Privacy, security, and responsible use of Copilot for Data Science
In this article, learn how Microsoft Copilot for Data Science works, how it keeps your business data secure and adheres to privacy requirements, and how to use generative AI responsibly. For an overview of these topics for Copilot in Fabric, see Privacy, security, and responsible use for Copilot (preview).
With Copilot for Data Science in Microsoft Fabric and other generative AI features in preview, Microsoft Fabric brings a new way to transform and analyze data, generate insights, and create visualizations and reports in Data Science and the other workloads.
For considerations and limitations, see Limitations.
Data use of Copilot for Data Science
In notebooks, Copilot can only access data that is accessible to the user's current notebook, either in an attached lakehouse or directly loaded or imported into that notebook by the user. In notebooks, Copilot can't access any data that's not accessible to the notebook.
By default, Copilot has access to the following data types:
- Previous messages sent to and replies from Copilot for that user in that session.
- Contents of cells that the user has executed.
- Outputs of cells that the user has executed.
- Schemas of data sources in the notebook.
- Sample data from data sources in the notebook.
- Schemas from external data sources in an attached lakehouse.
Evaluation of Copilot for Data Science
- The product team has tested Copilot to see how well the system performs within the context of notebooks, and whether AI responses are insightful and useful.
- The team also invested in additional harms mitigations, including technological approaches to focusing Copilot's output on topics related to data science.
Tips for working with Copilot for Data Science
- Copilot is best equipped to handle data science topics, so limit your questions to this area.
- Be explicit about the data you want Copilot to examine. If you describe the data asset, such as naming files, tables, or columns, Copilot is more likely to retrieve relevant data and generate useful outputs.
- If you want more granular responses, try loading data into the notebook as DataFrames or pinning the data in your lakehouse. This gives Copilot more context with which to perform analysis. If an asset is too large to load, pinning it's a helpful alternative.
AI Skill: Responsible AI FAQ
What is AI Skill?
AI Skill is a new tool in Fabric that brings a way to get answers from your tabular data in natural language.
What can AI Skill do?
A data analyst or engineer can prepare AI Skill for use by non-technical business users. They need to configure Fabric data source and can optionally provide additional context information that isn't obvious from the schema.

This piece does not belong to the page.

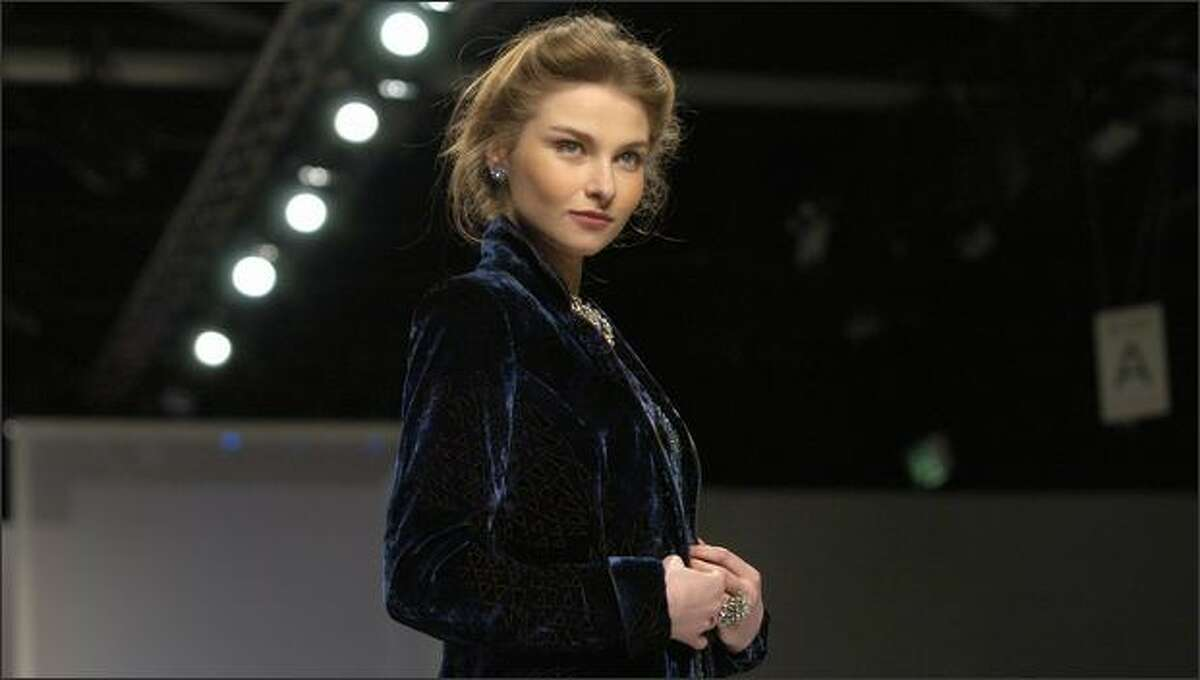 A model poses on the runway at the Caroline Charles catwalk show at the BFC Tent in London.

Non-technical users can then type questions and receive the results from the execution of an AI generated SQL query.
What is/are AI Skill’s intended use(s)?
Business users who aren't familiar with how the data is structured are able to ask descriptive questions such as “what are the 10 top products by sales volume last month?" on top of tabular data stored in Fabric Lakehouses and Fabric Warehouses.
AI Skill isn't intended for use in cases where deterministic and 100% accurate results are required, which reflects the current LLM limitations.
The AI Skill isn't intended for uses cases that require deep analytics or causal analytics. E.g. asking “why did our sales numbers drop last month?” is out of scope.
How was AI Skill evaluated? What metrics are used to measure performance?
The product team has tested the AI skill on a variety of public and private benchmarks for SQL tasks to ascertain the quality of SQL queries.
The team also invested in additional harms mitigations, including technological approaches to focusing the AI skill’s output on the context of the chosen data sources.
What are the limitations of AI Skill? How can users minimize the impact of AI Skill’s limitations when using the system?
Make sure your column names are descriptive. Instead of using column names like “C1” or “ActCu,” use “ActiveCustomer” or “IsCustomerActive.” This is the most effective way to get more reliable queries out of the AI.
Make use of the Notes for the model in the configuration panel in the UI. If the SQL queries that the AI Skill generates are incorrect, you can provide instructions to the model in plain English to improve upon future queries. The system will make use of these instructions with every query. Short and direct instructions are best.
Provide examples in the model configuration panel in the UI. The system will leverage the most relevant examples when providing its answers.
What operational factors and settings allow for effective and responsible use of AI Skill?
The AI skill only has access to the data that you provide. It makes use of the schema (table name and column name), as well as the Notes for the model and Examples that you provide in the UI.
The AI skill only has access to data that the questioner has access to. If you use the AI skill, your credentials are used to access the underlying database. If you don't have access to the underlying data, the AI skill doesn't either. This holds true when you publish the AI skill to other destinations, such as Copilot for Microsoft 365 or Microsoft Copilot Studio, where the AI skill can be used by other questioners.